HUF is a legal entity that is recognized under Hindu law and is composed of a Hindu male, his wife, and his unmarried children. The head of the family is known as the “Karta” and is responsible for managing the HUF’s property and finances. HUF is considered a separate entity for tax purposes and can own property, enter into contracts, and pay taxes.

Benefits of HUF

  1. Tax Savings: HUF is eligible for certain tax exemptions and deductions that are not available to individuals. For example, the income of an HUF is taxed at a lower rate than the income of an individual. This can result in significant tax savings for the family.

  2. Property Inheritance: Property inherited by an HUF is not considered as the individual property of its members. This means that the property can be passed on to future generations without the need for probate or the payment of inheritance taxes.

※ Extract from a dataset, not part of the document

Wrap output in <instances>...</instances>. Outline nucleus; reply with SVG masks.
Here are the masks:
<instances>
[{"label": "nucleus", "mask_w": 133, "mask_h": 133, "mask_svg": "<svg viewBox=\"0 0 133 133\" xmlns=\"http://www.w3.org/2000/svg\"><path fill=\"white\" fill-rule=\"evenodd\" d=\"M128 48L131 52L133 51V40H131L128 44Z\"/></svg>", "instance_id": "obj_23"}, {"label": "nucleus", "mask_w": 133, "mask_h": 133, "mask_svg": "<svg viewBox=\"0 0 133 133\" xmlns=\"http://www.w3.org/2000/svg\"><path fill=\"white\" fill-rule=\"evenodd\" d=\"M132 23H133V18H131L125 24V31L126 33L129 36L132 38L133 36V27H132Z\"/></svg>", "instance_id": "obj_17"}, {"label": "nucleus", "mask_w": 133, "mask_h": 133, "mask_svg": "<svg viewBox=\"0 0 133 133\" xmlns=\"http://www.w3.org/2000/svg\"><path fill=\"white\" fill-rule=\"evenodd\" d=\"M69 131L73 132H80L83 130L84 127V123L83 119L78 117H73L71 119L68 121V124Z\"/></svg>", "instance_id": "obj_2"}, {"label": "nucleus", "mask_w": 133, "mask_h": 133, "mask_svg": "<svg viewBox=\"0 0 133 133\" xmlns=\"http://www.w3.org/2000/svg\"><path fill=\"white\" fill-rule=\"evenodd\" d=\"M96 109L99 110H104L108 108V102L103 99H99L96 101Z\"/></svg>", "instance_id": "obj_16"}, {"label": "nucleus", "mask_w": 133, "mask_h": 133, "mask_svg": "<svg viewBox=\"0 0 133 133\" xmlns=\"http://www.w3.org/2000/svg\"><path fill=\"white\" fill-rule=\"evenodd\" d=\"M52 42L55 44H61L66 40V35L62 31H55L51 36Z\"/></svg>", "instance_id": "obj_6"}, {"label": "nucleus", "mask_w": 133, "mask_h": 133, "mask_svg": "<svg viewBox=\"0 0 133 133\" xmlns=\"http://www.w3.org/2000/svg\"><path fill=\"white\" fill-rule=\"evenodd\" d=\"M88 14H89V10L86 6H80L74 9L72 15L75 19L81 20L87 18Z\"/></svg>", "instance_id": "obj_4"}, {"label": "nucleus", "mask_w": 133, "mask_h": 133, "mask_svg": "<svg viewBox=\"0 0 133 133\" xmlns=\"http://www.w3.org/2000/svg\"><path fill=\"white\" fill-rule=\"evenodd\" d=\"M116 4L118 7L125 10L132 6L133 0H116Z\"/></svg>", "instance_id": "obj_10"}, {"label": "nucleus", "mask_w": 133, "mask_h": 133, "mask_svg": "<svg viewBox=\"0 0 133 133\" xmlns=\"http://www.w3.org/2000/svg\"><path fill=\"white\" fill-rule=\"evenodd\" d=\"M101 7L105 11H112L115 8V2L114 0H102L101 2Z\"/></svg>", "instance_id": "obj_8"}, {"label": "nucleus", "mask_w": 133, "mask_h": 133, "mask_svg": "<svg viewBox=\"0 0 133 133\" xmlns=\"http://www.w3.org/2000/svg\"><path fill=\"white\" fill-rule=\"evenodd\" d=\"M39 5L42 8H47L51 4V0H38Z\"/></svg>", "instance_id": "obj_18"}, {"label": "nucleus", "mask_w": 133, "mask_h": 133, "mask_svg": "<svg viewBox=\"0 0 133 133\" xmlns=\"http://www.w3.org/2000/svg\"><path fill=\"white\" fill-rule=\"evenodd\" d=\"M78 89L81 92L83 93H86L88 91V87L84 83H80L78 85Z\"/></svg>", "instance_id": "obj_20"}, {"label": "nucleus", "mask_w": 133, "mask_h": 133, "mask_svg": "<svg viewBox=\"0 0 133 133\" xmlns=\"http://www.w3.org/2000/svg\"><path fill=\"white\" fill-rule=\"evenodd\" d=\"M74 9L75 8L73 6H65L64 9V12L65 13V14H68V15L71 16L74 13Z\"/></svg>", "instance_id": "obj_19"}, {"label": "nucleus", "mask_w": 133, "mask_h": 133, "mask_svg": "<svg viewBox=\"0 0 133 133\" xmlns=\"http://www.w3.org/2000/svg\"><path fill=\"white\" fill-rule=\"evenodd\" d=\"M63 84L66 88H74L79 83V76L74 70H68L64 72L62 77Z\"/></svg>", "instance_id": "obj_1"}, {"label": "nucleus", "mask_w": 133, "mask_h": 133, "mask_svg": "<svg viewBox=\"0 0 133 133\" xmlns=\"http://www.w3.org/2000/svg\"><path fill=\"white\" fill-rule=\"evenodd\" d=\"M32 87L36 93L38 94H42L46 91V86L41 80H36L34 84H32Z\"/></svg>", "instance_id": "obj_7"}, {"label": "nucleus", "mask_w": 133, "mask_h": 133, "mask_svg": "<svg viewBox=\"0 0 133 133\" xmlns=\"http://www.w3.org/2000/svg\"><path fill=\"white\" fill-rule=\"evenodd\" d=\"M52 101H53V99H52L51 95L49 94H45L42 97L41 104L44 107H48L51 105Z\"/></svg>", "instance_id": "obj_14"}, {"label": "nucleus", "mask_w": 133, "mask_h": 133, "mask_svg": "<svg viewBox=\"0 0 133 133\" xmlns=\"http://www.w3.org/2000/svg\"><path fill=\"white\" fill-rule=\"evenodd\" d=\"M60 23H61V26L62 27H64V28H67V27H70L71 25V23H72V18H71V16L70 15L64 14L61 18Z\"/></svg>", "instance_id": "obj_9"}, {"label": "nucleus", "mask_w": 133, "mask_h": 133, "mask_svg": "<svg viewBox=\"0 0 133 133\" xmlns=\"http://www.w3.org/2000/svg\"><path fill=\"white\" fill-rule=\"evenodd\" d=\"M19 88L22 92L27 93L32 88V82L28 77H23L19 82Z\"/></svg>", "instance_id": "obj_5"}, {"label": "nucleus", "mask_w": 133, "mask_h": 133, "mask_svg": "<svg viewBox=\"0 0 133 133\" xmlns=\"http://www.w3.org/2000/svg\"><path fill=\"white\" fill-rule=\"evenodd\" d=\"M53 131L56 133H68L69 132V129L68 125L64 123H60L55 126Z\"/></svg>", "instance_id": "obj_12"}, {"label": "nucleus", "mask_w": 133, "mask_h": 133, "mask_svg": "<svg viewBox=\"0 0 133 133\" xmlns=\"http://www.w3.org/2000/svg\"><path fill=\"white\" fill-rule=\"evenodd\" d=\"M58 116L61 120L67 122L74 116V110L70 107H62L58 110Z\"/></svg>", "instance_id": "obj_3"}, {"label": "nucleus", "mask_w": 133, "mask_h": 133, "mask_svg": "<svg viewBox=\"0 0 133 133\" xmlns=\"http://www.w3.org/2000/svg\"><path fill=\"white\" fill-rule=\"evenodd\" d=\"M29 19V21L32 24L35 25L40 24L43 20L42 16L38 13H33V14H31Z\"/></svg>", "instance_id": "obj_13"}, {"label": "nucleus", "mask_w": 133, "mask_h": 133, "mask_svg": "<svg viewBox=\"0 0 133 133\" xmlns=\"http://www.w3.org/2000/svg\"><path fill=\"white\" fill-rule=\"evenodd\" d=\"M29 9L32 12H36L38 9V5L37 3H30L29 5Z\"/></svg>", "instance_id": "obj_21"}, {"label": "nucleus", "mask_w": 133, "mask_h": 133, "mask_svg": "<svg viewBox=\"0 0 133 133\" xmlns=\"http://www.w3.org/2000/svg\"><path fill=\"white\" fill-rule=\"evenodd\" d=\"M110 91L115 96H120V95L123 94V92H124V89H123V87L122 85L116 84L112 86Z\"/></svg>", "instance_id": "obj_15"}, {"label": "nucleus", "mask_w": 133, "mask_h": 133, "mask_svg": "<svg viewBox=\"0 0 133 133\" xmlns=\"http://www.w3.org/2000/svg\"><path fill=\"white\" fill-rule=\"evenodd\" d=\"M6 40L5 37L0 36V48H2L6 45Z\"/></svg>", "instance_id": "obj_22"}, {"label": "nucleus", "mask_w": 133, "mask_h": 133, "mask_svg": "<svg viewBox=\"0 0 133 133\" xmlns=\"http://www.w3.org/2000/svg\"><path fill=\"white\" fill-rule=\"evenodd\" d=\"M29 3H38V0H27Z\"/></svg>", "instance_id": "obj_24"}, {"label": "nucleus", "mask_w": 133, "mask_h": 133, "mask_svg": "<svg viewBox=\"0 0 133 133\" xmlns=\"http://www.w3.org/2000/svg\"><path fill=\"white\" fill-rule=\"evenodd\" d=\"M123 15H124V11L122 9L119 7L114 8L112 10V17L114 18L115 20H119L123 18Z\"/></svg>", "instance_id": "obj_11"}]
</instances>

  3. Protection of Property: Property owned by an HUF is protected from creditors and cannot be attached or sold to satisfy debts of its individual members.

  4. Separate Bank Accounts: HUFs can open separate bank accounts and enter into contracts in their own name. This can make it easier to manage the HUF’s finances and property.

  5. Flexibility: An HUF can be dissolved at any time and its property can be distributed among its members as per the wishes of the Karta.

How to form an HUF

  1. The first step in forming an HUF is to identify the members of the family who will be part of the HUF. This includes the Hindu male, his wife, and his unmarried children.

  2. The next step is to create a deed of partition. This is a legal document that sets out the terms of the HUF, including the names of its members, the property that will be transferred to the HUF, and the rights and responsibilities of its members.

  3. Once the deed of partition is executed, the HUF can be registered with the income tax department. This is done by filing Form 60 or Form 61 and providing proof of the HUF’s existence, such as the deed of partition.

  4. After the registration, the HUF can open a bank account and start managing its property and finances.


HUF is a legal entity that can be used as a tax planning tool in India. It offers several benefits such as tax savings, protection of property, separate bank accounts and flexibility. Forming an HUF requires a legal document known as a deed of partition and registration with the income tax department. If you are a Hindu family and looking for ways to minimize your tax liability, then it is worth considering forming an HUF. However, It’s always a good idea to consult with a financial advisor or a tax professional before making any decisions about HUF formation or any tax-related matters.